Bode, an attractive young woman, said she never imagined herself working with an older population, but fell in love with it once she met the people.

“This may sound weird, but I think because of my disability, I can relate to them,” Bode said. “They have bad days; so do I. They get cold (easily); so do I.”

Bode said that during a meeting in a private room with a client, the woman asked her: “What’s your disability?”

Bode is an excellent listener, patient and empathetic, according to those who know her.

Bode said she’s “always wanted to help people,” and thought about being a nurse when younger, but realized that would be difficult with her physical disabilities.

“So I thought I could help people through talking,” Bode said, noting her speech has gone downhill, “But I do the best that I can.”

Her mother, Mary Caruso, said her daughter’s “determination alone can turn someone’s day into a beautiful day.”

Bode, her older brother, Sam Bode, and Caruso have been raising money for years to find a cure for Friedreich’s ataxia. Caruso is a founding member of Friedreich’s Ataxia Research Alliance, or FARA.

The rare recessive genetic disease — caused by a mutation in the FXN gene — has no course of treatment, although research continues. Alex and Sam Bode were diagnosed with FA in different years.
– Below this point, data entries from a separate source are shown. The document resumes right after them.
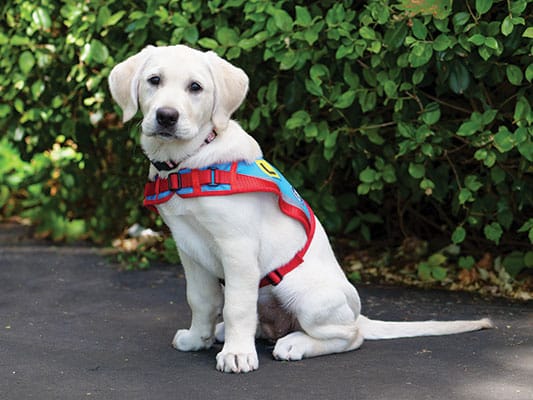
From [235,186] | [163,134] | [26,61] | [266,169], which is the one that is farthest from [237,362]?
[26,61]

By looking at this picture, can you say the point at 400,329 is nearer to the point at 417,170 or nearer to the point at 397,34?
the point at 417,170

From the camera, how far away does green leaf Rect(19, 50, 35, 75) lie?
20.3 ft

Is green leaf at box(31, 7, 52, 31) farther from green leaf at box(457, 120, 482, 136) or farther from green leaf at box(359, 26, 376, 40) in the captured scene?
green leaf at box(457, 120, 482, 136)

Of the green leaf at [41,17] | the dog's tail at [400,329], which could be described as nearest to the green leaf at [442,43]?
the dog's tail at [400,329]

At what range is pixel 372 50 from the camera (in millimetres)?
4969

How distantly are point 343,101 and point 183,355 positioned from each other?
73.2 inches

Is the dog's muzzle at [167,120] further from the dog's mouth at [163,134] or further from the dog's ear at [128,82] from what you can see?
the dog's ear at [128,82]

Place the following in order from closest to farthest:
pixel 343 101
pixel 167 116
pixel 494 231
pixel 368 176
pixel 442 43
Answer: pixel 167 116 < pixel 442 43 < pixel 343 101 < pixel 494 231 < pixel 368 176

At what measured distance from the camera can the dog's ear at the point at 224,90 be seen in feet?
13.1

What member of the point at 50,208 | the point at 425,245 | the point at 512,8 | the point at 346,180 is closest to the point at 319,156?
the point at 346,180

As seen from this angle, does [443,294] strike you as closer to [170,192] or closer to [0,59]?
[170,192]

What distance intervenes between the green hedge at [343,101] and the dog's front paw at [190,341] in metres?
1.62

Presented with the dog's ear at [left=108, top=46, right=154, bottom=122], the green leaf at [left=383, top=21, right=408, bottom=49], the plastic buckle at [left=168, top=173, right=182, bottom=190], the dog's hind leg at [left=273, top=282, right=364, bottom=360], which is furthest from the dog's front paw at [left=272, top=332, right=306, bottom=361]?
the green leaf at [left=383, top=21, right=408, bottom=49]

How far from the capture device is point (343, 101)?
5.22 metres
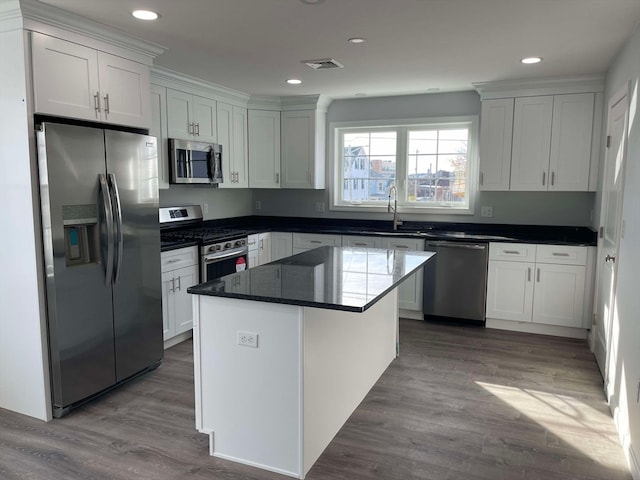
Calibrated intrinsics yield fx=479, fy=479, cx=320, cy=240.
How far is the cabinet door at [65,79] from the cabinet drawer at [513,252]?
3.58m

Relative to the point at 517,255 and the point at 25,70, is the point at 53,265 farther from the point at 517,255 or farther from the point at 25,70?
the point at 517,255

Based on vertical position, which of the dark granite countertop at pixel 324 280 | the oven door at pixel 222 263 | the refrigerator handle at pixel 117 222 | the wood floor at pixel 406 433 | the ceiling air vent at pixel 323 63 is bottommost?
the wood floor at pixel 406 433

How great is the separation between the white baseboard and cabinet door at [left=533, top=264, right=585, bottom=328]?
3.2 inches

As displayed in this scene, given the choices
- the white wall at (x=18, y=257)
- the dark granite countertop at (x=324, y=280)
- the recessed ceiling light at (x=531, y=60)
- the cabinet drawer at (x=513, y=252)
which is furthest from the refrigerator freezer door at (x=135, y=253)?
the cabinet drawer at (x=513, y=252)

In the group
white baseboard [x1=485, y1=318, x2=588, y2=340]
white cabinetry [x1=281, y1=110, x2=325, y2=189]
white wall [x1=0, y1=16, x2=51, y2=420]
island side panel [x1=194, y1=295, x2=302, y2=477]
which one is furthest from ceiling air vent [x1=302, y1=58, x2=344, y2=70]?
white baseboard [x1=485, y1=318, x2=588, y2=340]

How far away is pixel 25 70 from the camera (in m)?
2.65

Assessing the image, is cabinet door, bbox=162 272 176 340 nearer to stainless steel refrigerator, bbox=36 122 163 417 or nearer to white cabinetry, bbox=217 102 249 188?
stainless steel refrigerator, bbox=36 122 163 417

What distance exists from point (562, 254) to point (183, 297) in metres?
3.43

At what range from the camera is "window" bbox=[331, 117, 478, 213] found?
17.3 feet

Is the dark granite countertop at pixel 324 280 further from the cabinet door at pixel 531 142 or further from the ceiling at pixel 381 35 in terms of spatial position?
the cabinet door at pixel 531 142

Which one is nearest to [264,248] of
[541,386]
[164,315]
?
[164,315]

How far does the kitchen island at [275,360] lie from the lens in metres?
2.24

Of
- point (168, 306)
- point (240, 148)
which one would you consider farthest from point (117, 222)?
point (240, 148)

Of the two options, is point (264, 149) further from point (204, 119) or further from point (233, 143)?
point (204, 119)
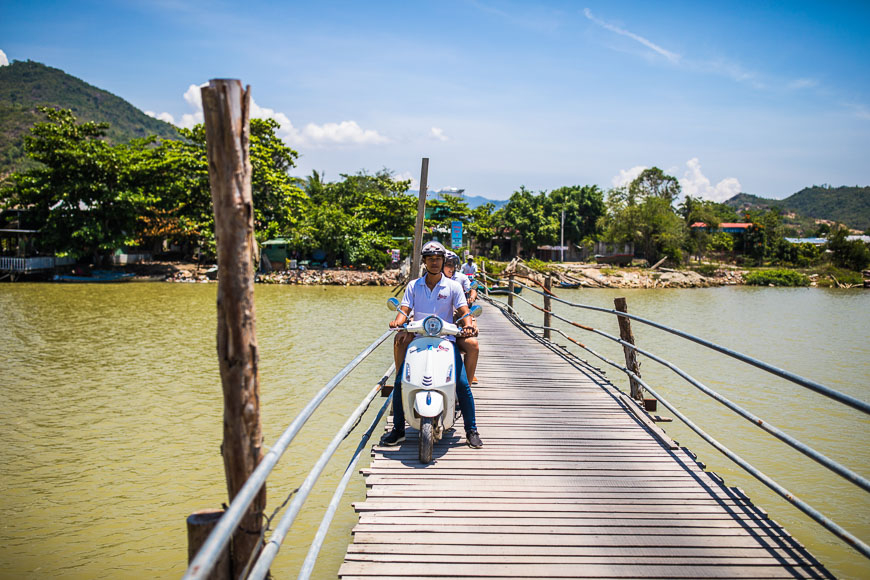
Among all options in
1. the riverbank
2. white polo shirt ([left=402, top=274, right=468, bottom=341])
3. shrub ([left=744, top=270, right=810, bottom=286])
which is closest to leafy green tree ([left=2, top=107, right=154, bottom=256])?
the riverbank

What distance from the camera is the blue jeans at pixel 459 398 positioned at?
184 inches

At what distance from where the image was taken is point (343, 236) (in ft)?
112

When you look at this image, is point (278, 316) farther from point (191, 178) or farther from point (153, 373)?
point (191, 178)

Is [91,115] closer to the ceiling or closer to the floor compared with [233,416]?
closer to the ceiling

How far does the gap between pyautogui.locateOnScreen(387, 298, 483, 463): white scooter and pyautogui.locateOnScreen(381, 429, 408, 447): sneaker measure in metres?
0.33

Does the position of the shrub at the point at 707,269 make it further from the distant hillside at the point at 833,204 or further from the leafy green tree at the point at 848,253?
the distant hillside at the point at 833,204

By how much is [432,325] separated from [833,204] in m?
169

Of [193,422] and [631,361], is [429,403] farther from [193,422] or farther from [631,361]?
[193,422]

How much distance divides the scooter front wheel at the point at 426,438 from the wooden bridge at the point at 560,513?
0.26 feet

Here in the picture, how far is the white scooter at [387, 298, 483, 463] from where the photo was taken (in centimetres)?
429

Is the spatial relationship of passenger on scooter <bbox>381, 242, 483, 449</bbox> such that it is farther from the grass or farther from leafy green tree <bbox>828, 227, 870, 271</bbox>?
leafy green tree <bbox>828, 227, 870, 271</bbox>

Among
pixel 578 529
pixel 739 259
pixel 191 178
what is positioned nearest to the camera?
pixel 578 529

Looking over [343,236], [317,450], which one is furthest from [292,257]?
[317,450]

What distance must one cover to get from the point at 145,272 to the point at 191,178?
619 cm
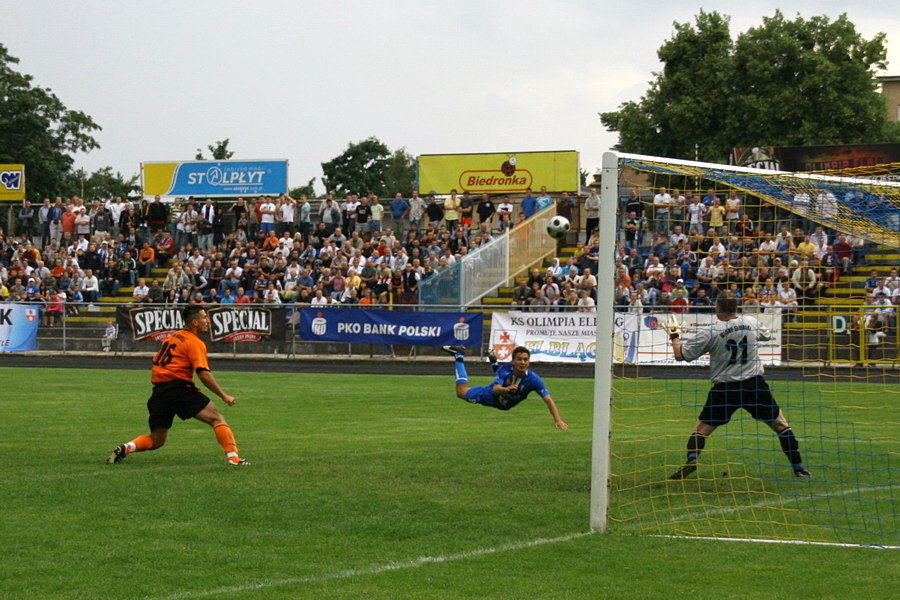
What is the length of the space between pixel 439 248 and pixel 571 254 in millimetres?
4231

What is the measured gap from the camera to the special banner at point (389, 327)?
29.9 m

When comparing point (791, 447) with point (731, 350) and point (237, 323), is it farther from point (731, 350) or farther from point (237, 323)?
point (237, 323)

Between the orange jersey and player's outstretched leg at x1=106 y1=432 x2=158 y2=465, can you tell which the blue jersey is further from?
player's outstretched leg at x1=106 y1=432 x2=158 y2=465

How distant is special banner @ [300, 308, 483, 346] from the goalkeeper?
716 inches

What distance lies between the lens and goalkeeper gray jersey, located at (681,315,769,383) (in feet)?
37.3

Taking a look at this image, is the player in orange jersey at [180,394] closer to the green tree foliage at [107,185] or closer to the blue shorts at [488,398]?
the blue shorts at [488,398]

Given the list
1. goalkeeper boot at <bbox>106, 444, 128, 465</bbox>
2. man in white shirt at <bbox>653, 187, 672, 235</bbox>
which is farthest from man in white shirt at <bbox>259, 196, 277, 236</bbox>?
goalkeeper boot at <bbox>106, 444, 128, 465</bbox>

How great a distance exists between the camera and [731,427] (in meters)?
16.7

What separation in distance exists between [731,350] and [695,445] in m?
1.05

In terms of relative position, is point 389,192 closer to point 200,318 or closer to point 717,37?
point 717,37

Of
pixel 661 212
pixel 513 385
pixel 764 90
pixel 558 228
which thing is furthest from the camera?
pixel 764 90

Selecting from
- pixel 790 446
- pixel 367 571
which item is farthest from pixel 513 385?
pixel 367 571

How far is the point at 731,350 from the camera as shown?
11.4 m

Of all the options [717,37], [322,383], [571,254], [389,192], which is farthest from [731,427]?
[389,192]
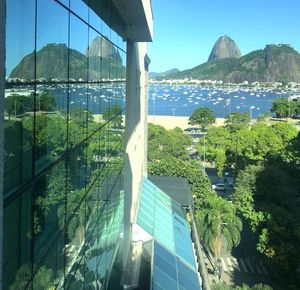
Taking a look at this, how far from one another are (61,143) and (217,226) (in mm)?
17579

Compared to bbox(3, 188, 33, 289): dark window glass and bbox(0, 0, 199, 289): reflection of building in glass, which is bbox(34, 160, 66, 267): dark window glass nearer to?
bbox(0, 0, 199, 289): reflection of building in glass

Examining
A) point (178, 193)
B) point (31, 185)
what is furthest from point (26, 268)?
point (178, 193)

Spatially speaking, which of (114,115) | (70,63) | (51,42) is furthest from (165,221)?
(51,42)

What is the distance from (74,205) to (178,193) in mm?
19275

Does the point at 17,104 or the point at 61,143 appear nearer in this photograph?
the point at 17,104

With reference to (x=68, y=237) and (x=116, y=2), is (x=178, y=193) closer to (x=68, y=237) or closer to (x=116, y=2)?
(x=116, y=2)

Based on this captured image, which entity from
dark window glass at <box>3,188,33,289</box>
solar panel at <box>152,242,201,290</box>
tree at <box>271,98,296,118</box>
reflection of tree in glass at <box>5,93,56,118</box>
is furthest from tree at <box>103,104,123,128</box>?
tree at <box>271,98,296,118</box>

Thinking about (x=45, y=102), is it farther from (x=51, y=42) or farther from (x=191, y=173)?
(x=191, y=173)

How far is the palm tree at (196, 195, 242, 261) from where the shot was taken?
72.0 ft

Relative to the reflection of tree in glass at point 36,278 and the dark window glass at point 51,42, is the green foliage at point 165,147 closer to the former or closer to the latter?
the dark window glass at point 51,42

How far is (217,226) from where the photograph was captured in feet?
71.9

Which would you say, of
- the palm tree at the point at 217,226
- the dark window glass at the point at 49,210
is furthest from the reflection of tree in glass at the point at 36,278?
the palm tree at the point at 217,226

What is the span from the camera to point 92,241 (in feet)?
26.1

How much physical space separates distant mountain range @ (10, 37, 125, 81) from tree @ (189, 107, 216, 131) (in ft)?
210
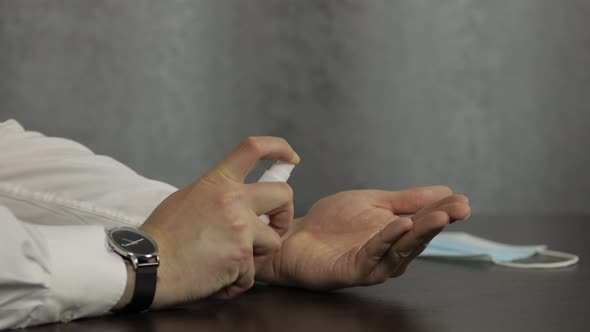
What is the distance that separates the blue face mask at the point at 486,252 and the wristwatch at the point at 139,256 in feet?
2.85

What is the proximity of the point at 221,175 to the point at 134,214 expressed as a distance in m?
0.28

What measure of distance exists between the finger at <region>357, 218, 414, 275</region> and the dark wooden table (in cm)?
7

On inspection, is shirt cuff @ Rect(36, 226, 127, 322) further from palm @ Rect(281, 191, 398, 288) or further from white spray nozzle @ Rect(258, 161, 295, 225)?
palm @ Rect(281, 191, 398, 288)

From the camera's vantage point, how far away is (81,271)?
37.2 inches

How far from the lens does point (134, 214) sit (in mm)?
1284

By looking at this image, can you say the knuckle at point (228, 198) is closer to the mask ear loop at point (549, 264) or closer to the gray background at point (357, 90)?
the mask ear loop at point (549, 264)

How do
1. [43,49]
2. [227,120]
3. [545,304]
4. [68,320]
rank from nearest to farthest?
[68,320] < [545,304] < [43,49] < [227,120]

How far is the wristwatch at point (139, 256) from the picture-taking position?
0.98 metres

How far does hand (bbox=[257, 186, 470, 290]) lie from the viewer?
1109 mm

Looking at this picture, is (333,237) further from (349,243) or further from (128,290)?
(128,290)

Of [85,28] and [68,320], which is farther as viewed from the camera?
[85,28]

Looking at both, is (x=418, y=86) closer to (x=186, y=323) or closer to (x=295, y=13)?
(x=295, y=13)

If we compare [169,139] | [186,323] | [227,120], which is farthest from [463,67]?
[186,323]

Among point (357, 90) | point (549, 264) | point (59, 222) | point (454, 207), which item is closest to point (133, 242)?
point (59, 222)
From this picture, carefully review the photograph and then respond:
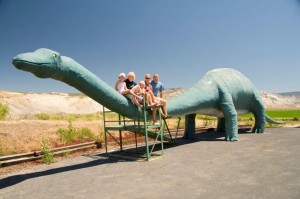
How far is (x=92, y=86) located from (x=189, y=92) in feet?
15.4

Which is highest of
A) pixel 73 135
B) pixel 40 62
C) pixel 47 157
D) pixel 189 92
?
pixel 40 62

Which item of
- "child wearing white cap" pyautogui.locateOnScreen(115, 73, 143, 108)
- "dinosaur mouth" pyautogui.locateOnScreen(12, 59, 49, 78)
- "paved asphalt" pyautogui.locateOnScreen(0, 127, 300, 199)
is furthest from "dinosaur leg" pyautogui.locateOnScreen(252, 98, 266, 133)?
"dinosaur mouth" pyautogui.locateOnScreen(12, 59, 49, 78)

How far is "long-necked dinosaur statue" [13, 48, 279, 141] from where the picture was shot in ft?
19.6

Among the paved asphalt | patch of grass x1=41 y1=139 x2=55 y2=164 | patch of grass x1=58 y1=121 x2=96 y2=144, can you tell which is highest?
patch of grass x1=58 y1=121 x2=96 y2=144

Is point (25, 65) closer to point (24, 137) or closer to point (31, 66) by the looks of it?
point (31, 66)

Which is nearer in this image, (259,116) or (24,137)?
(24,137)

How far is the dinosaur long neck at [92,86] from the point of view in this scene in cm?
654

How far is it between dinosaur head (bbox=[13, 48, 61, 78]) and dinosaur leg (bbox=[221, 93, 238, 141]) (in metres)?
7.47

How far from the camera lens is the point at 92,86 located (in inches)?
279

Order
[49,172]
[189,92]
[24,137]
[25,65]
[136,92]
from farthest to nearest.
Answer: [24,137], [189,92], [136,92], [49,172], [25,65]

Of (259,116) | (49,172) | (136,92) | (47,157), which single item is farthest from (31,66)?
(259,116)

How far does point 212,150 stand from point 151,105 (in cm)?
261

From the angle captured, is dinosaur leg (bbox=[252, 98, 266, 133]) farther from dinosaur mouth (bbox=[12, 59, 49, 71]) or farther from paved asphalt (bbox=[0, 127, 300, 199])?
dinosaur mouth (bbox=[12, 59, 49, 71])

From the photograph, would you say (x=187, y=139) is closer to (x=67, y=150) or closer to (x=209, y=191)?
(x=67, y=150)
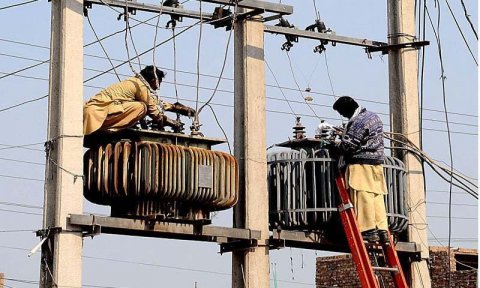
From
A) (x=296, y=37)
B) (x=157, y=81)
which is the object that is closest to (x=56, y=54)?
(x=157, y=81)

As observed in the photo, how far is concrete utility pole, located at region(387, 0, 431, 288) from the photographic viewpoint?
16.0 m

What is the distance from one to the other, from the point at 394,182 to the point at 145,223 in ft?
12.0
Before Sam Bode was diagnosed in 1995, he was an accomplished athlete, excelling in sports such as basketball, soccer, karate and horseback riding. After he had trouble walking and maintaining balance, Caruso said she knew something was wrong. The disease progressed quickly shortly after diagnosis.

Photo Credit: Peter Hvizdak

Three years after Sam’s diagnosis, Alex was diagnosed with the same disease. “I was so intent on watching Alex because I knew she had a chance of having it. When she was 6½ years old, I brought her to a cardiologist for an echocardiogram and she had cardiomyopathy. That’s how I knew she had it,” Caruso said.